--- START OF Source ---

7. **Sliding Window** - 1-gram → 2-gram → 3-gram → shift → repeat

**Key Insight**: AM[n, row, col] = context covariance at n-gram layer n

---

## 1. Import 3D Architecture

In [16]:
import time
import warnings
import os

# Suppress GPU warnings
os.environ.setdefault("CUDA_VISIBLE_DEVICES", "0")
warnings.filterwarnings("ignore", message=".*cuda capability.*")
warnings.filterwarnings("ignore", message=".*Quadro.*")

import torch

# 3D Sparse Architecture (v0.6.0)
from core import (
    # 3D Sparse Components
    SparseHRT3D,
    Sparse3DConfig,
    SparseAM3D,
    SparseLattice3D,
    ImmutableSparseTensor3D,
    BasicHLLSet3D,
    Edge3D,
    create_sparse_hrt_3d,
    
    # Utilities
    get_device,
    __version__
)

--- END OF Source ---
--- START OF Supplied information ---

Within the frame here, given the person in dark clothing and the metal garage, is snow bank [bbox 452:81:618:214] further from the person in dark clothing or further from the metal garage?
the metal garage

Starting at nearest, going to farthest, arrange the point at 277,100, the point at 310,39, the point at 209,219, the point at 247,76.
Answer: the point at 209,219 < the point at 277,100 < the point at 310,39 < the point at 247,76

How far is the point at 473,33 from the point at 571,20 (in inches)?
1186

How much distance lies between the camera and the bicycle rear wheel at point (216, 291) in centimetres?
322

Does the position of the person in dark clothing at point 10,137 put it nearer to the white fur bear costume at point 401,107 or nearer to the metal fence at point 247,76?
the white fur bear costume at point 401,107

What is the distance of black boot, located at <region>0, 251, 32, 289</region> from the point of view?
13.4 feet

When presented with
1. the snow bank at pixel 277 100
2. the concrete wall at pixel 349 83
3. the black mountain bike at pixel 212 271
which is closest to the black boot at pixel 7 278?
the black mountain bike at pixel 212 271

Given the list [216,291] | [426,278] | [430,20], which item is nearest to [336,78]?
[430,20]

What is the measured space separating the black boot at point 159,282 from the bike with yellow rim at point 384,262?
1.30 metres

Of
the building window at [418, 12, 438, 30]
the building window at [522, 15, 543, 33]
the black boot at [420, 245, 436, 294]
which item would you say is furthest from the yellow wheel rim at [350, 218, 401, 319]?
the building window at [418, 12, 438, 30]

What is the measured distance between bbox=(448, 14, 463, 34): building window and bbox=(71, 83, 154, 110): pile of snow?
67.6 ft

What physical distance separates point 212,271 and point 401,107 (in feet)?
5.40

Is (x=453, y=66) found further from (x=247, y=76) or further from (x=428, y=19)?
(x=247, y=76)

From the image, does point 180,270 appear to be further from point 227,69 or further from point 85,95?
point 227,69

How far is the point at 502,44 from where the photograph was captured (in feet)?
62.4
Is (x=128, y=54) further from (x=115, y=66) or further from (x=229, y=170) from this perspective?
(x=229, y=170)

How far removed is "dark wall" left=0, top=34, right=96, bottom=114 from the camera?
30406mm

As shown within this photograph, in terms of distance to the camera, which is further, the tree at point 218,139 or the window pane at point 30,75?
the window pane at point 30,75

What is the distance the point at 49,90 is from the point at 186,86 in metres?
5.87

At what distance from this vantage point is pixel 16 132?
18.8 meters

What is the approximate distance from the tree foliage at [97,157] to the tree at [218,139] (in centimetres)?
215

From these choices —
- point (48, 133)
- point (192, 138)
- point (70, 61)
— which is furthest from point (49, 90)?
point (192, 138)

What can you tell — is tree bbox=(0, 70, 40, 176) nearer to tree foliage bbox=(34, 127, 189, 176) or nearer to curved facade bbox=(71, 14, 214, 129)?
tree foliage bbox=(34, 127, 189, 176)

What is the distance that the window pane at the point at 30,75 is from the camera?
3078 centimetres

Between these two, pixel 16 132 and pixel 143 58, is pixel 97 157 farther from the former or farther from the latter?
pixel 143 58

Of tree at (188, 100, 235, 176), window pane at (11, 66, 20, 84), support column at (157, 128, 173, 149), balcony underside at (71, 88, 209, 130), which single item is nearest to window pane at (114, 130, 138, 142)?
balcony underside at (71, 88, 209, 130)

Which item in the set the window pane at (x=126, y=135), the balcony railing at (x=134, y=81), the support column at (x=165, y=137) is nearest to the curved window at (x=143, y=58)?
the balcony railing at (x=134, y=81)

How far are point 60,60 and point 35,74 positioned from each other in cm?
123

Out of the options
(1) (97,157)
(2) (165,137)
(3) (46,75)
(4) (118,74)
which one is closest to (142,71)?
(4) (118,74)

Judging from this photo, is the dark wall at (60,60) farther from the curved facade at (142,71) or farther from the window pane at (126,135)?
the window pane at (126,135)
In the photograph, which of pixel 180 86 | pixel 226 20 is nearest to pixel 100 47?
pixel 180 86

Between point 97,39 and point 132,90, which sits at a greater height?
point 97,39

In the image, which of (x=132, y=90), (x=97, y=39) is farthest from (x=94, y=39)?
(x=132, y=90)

--- END OF Supplied information ---
--- START OF Supplied information ---

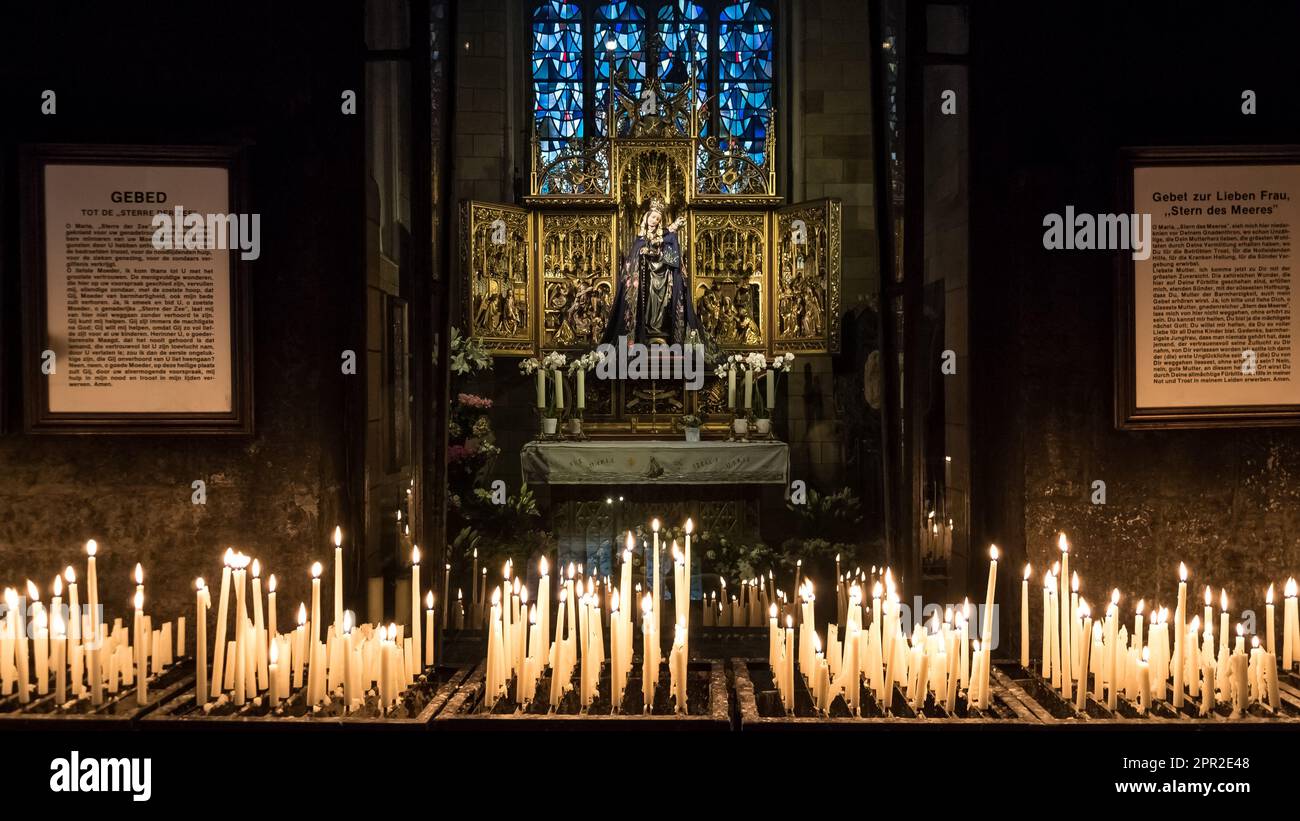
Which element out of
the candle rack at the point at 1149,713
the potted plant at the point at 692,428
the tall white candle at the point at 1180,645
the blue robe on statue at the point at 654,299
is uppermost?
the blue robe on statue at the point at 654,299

--- END OF Supplied information ---

> Required tasks
a – Do these statements agree with the notebook excerpt? For each, answer yes or no and quote the words of the notebook excerpt that decide it.
(i) The code sets "CUDA_VISIBLE_DEVICES" to "0" only as a default.
(ii) The sliding window runs from 1-gram up to 4-gram before it shifts.
(iii) The imported 3D sparse architecture is labeled as version v0.6.0.
b – In the notebook excerpt, what does AM[n, row, col] stand for?
c – Please proceed with the notebook excerpt, continuing from the point where it stops.

> Final answers
a –
(i) Yes: "os.environ.setdefault("CUDA_VISIBLE_DEVICES", "0")"
(ii) No: "1-gram → 2-gram → 3-gram → shift → repeat"
(iii) Yes: "# 3D Sparse Architecture (v0.6.0)"

b – The context covariance at n-gram layer n.

c –
print(f"Fractal Manifold Core v{__version__}")
print(f"Device: {get_device()}")
if torch.cuda.is_available():
    print(f"GPU: {torch.cuda.get_device_name(0)}")

Fractal Manifold Core v0.6.0
Device: cuda
GPU: NVIDIA GeForce RTX 3060


## 2. The Problem: N-Gram Mixing in 2D AM

With 2D AM[row, col]:
- All n-grams share same matrix
- 1-gram "hello" and 2-gram "hello world" both hash to same (reg, zeros)
- Self-loops when row == col (hash collision)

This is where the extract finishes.